Housing Pile-Up Not Found To Be 'Important Driver' Of Unemployment: Chicago Federal Reserve

Don't Blame Unemployment Crisis On Housing Pile-Up: Report

Home-owner reluctance to sell their dwellings to relocate for a new job has played little part in boosting the U.S. unemployment rate, research from the Chicago Federal Reserve Bank showed on Wednesday.

Job vacancies rose after the end of the Great Recession, but the pace of hiring did not pick up as fast, prompting some observers to blame "house lock" for adding to jobless woes. A weak housing market, they speculated, may cause home-owners to forgo jobs in other cities or states rather than sell their homes at a loss.
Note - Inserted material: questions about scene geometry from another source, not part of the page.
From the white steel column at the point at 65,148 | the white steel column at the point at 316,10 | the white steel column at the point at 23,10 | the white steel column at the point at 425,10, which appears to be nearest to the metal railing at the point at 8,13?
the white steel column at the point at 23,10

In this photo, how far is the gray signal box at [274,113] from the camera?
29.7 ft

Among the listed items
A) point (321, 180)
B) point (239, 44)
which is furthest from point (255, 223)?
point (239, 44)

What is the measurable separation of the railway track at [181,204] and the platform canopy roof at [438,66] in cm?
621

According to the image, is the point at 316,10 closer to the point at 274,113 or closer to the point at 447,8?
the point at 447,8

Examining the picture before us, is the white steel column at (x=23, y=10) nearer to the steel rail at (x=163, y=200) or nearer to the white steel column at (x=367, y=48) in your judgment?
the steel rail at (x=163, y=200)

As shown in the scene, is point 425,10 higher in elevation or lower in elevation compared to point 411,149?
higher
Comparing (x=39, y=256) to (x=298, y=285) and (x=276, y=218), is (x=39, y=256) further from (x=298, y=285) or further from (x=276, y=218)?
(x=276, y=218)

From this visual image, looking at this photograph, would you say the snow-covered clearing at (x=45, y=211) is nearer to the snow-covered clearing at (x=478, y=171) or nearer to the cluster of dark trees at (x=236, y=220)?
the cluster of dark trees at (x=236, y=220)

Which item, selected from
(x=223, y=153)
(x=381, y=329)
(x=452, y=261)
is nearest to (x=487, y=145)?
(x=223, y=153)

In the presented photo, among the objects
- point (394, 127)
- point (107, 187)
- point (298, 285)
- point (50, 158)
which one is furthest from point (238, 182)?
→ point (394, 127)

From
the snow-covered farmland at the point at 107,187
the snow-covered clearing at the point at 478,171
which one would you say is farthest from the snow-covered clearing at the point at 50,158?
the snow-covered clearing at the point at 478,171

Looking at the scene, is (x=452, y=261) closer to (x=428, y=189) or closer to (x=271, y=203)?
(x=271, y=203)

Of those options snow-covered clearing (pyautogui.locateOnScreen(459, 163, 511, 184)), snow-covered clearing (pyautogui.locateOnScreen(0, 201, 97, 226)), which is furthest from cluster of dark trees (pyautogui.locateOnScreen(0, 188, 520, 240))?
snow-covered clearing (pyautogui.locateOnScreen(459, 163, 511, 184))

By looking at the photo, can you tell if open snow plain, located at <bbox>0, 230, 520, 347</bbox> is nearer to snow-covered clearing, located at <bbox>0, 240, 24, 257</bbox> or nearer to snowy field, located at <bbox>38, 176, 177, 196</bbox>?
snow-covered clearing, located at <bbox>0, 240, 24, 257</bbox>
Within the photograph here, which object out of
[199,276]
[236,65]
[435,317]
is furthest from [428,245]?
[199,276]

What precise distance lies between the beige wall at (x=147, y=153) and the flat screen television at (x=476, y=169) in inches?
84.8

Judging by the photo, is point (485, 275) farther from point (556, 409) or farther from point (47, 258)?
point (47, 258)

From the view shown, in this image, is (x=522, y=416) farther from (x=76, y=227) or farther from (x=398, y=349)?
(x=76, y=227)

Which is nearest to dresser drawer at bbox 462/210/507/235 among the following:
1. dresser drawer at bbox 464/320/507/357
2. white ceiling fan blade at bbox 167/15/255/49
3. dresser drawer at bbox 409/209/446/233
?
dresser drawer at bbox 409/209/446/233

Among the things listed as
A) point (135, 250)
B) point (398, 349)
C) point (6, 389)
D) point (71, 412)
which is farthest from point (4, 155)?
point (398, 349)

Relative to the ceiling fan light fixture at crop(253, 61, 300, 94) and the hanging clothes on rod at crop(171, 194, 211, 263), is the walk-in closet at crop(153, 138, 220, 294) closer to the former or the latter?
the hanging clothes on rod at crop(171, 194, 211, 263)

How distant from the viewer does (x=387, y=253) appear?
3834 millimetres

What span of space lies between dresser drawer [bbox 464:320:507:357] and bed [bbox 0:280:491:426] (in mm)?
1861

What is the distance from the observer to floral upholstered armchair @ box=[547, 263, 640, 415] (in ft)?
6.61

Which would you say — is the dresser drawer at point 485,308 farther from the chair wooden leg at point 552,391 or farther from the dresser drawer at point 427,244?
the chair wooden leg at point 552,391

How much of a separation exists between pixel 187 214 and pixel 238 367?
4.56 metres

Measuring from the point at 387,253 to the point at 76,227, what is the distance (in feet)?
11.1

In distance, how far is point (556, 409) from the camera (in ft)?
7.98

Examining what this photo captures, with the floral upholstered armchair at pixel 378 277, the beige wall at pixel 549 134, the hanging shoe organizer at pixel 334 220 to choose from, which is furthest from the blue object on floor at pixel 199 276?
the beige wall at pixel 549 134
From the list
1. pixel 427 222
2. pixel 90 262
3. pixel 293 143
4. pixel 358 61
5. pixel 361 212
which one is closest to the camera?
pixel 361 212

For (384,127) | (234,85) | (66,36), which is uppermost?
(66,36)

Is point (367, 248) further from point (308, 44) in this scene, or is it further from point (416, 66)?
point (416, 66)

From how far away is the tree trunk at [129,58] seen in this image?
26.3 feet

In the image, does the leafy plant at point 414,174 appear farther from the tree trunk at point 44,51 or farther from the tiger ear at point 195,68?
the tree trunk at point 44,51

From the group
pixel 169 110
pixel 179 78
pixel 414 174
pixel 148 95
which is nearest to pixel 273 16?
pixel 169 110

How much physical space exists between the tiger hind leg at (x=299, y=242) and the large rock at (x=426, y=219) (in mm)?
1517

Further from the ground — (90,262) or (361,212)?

But home-owners were just as likely as renters to move to another state to take a job, according to the research, published Wednesday in the latest Fed Letter. And workers in states with large declines in housing prices were no more likely to stay put than were workers in states where home prices fell less steeply, the research showed.

"Given our findings and the significant amount of other current evidence, we conclude that there is little empirical evidence that house lock has been an important driver of the recent high unemployment rate," wrote economic advisor Daniel Aaronson and associate economist Jonathan Davis.

The finding may be good news for the unemployment rate, which registered 9.2 percent in June. If workers were not moving to take jobs for fear of losing money on their homes, unemployment might not be expected to drop much as long as the housing market remains moribund.

Sales of previously owned U.S. homes touched a seven-month low, the National Association of Realtors said on Wednesday.